The study was published in the October 2013 issue of the European Journal of Epidemiology. The study is believed to be the first to show the effect of unemployment on stillbirth at a national level.
Poor access to prenatal and other medical care for undocumented immigrants in Spain contributes to the number of stillbirths. “Currently, the Spanish government has banned access to preventive care for undocumented immigrants,” said lead author Miguel Angel Luque Fernandez, researcher in the Department of Epidemiology at HSPH. “But it is more expensive for a health care system to deal with stillbirths than healthy newborn infants in terms of socioeconomic and human costs. Instead of banning prenatal care for undocumented migrant women, governments should reinforce access to preventive health care for immigrant pregnant women and provide them support.”

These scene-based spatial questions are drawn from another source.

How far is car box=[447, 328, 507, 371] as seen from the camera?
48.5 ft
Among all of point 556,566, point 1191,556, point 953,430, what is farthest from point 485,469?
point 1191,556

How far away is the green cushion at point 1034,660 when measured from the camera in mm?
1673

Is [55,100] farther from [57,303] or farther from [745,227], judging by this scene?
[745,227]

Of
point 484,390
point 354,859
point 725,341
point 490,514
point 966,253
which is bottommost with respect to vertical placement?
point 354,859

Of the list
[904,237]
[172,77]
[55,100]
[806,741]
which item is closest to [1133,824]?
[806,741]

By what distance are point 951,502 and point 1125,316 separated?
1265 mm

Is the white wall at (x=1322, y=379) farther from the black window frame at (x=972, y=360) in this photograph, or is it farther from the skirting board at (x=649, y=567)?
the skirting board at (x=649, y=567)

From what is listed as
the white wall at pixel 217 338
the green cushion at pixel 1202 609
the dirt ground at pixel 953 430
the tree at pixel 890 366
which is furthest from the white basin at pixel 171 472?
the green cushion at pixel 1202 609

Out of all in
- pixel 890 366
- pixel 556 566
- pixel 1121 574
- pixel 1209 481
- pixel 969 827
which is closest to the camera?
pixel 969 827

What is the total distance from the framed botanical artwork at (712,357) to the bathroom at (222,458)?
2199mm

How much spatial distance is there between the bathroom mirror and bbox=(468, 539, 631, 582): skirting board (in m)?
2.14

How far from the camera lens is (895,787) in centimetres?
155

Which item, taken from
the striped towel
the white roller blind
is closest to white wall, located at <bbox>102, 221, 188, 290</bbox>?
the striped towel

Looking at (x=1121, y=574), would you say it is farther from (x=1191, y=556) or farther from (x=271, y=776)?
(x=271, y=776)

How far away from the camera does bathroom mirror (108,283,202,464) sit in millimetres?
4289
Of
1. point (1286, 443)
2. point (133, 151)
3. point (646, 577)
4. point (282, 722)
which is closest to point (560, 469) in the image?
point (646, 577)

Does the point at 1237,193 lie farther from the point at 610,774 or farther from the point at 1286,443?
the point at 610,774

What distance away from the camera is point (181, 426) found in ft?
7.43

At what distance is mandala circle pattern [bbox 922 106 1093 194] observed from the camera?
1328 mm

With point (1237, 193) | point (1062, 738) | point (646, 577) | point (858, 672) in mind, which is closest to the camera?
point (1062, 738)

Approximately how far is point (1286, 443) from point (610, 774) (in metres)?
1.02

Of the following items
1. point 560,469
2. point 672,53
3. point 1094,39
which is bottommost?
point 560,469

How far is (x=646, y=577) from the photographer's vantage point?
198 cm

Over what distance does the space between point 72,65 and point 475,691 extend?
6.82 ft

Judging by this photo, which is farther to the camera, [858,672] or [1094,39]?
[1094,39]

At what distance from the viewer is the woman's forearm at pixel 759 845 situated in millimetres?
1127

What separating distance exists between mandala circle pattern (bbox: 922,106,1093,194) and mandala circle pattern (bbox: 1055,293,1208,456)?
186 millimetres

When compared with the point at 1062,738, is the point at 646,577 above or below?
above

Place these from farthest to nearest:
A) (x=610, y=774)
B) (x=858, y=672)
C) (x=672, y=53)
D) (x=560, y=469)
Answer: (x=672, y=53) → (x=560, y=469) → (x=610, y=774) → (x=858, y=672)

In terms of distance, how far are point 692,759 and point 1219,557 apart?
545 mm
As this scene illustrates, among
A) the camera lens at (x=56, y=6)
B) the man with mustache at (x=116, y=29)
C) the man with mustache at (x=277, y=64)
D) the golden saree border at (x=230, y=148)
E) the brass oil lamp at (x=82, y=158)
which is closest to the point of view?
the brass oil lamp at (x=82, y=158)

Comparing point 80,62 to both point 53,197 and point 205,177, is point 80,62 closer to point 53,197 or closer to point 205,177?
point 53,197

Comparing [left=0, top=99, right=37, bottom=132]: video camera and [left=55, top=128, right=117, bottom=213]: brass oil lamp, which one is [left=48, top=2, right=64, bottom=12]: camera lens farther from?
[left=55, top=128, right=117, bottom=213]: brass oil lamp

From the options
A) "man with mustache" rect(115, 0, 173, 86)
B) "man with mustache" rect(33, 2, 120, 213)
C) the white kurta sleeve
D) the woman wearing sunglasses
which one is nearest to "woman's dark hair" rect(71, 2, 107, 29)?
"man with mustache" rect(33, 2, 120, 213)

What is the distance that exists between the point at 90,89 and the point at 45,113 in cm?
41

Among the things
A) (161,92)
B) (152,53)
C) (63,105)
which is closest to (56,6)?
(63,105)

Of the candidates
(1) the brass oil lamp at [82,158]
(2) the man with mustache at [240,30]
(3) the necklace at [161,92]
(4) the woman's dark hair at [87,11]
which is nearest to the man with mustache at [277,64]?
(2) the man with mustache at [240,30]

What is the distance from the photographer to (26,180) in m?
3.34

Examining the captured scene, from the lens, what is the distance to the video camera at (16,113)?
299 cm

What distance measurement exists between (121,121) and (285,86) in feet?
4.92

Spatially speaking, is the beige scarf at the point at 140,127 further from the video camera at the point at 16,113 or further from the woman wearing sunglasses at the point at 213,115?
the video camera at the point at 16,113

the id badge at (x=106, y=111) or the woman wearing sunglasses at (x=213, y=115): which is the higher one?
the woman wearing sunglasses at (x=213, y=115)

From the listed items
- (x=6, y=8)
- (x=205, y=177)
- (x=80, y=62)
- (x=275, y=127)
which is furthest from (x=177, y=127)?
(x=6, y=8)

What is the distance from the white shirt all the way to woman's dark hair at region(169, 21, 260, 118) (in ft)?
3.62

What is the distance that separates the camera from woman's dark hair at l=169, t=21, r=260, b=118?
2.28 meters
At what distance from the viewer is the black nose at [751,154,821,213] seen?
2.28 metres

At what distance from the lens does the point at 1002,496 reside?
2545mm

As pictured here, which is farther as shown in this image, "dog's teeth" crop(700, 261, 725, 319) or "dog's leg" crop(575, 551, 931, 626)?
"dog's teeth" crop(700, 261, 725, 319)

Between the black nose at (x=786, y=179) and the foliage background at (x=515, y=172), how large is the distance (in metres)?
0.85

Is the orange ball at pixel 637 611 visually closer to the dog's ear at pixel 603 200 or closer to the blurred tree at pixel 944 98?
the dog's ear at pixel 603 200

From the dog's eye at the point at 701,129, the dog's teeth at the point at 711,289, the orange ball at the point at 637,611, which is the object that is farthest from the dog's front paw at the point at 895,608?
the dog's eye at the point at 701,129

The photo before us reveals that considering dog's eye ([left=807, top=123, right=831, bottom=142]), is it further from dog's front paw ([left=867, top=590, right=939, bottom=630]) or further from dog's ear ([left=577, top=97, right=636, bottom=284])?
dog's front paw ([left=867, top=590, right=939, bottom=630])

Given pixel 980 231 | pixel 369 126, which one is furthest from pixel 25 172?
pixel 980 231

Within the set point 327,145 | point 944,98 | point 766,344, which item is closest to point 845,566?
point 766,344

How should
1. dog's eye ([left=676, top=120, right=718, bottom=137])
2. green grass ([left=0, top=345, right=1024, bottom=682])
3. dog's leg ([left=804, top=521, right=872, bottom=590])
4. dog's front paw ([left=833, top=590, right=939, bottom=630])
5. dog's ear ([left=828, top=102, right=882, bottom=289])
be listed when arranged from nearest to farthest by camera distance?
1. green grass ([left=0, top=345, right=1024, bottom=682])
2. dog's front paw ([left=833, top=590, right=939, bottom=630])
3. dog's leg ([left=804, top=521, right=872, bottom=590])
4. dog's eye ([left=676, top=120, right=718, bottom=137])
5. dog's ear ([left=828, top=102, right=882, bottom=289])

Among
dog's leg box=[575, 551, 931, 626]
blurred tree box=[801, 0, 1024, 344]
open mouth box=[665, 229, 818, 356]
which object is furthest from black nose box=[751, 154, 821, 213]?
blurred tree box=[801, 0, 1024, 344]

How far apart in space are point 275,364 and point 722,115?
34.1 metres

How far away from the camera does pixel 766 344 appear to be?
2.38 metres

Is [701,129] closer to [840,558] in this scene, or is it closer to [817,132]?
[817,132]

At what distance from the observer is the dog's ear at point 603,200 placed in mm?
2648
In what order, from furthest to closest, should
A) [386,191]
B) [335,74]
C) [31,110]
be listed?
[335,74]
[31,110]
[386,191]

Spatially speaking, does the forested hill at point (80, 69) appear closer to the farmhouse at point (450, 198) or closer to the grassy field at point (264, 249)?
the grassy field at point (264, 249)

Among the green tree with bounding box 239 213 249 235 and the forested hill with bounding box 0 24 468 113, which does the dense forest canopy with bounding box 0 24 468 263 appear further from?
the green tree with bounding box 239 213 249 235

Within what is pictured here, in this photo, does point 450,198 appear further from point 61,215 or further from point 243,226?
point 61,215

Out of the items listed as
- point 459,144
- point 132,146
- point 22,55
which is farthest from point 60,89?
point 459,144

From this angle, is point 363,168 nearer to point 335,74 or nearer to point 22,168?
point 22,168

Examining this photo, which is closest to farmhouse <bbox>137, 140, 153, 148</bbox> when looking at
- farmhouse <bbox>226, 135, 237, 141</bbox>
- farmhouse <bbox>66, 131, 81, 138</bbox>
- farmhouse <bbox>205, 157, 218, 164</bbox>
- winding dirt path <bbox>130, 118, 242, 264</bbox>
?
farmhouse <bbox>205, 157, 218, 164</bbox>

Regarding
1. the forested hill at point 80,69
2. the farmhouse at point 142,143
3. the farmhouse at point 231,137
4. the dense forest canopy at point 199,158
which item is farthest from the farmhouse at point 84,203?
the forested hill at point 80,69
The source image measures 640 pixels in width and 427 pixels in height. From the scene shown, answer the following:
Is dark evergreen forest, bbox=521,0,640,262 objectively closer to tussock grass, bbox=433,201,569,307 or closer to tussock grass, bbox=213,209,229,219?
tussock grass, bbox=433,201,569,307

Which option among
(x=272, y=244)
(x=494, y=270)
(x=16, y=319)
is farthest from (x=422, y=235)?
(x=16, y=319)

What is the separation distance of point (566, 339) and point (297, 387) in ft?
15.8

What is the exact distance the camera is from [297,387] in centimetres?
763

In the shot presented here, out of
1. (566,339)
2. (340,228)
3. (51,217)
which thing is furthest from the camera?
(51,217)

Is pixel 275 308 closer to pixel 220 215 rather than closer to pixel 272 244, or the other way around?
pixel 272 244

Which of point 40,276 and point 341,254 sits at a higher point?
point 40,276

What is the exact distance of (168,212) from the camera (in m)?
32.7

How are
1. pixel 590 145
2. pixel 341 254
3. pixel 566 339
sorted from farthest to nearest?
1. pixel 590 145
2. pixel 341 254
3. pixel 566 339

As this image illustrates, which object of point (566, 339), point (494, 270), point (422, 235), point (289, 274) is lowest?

The study included 1,920,235 single, live births and 5,560 stillbirths from 2007 to 2010 in Spain. Women living in regions of Spain with the highest unemployment rates had a 160% greater chance of delivering a stillborn than those living in areas with lower unemployment. The odds of stillbirth were nearly twice as high for African-born women than for Spanish-born women, and also were nearly double for women with low educational attainment compared to women with higher education levels.
Over the last decade, Spain has experienced a dramatic demographic change due to immigration. In 2007, 24% of reproductive-age women in Spain were foreign-born as compared with 10 years earlier. In addition, foreign-born women typically have twice the number of pregnancies as native Spanish women, which may contribute to the higher number of stillbirths.
Pre-existing medical conditions, such as malnutrition, malaria, HIV, and other infections, contribute to the higher risk of stillbirths among newly arriving foreign-born women in Spain, particularly those emigrating from Sub-Saharan African countries, the authors wrote.
“Socio-economic adversity and related psychosocial stressors are important determinants of the health and wellbeing of mothers and children. This study demonstrates the link between macroeconomic changes and history of social inequity and health outcomes in the most vulnerable populations,” said senior author Michelle Williams, Steven B. Kay Family Professor of Public Health at HSPH; chair, Department of Epidemiology at HSPH, and director of the Harvard Catalyst Health Disparities Research Program.
Bizu Gelaye, program director of the Multidisciplinary International Research Training Program, based in the Department of Epidemiology at HSPH, also participated in the study, as did researchers from John Hopkins School of Public Health in Baltimore; the University of Cape Town, South Africa; the Hospital Las Cruces in Bilbao, Spain; the University of Alcala de Henares, Madrid, Spain; and the University of Newcastle, Australia.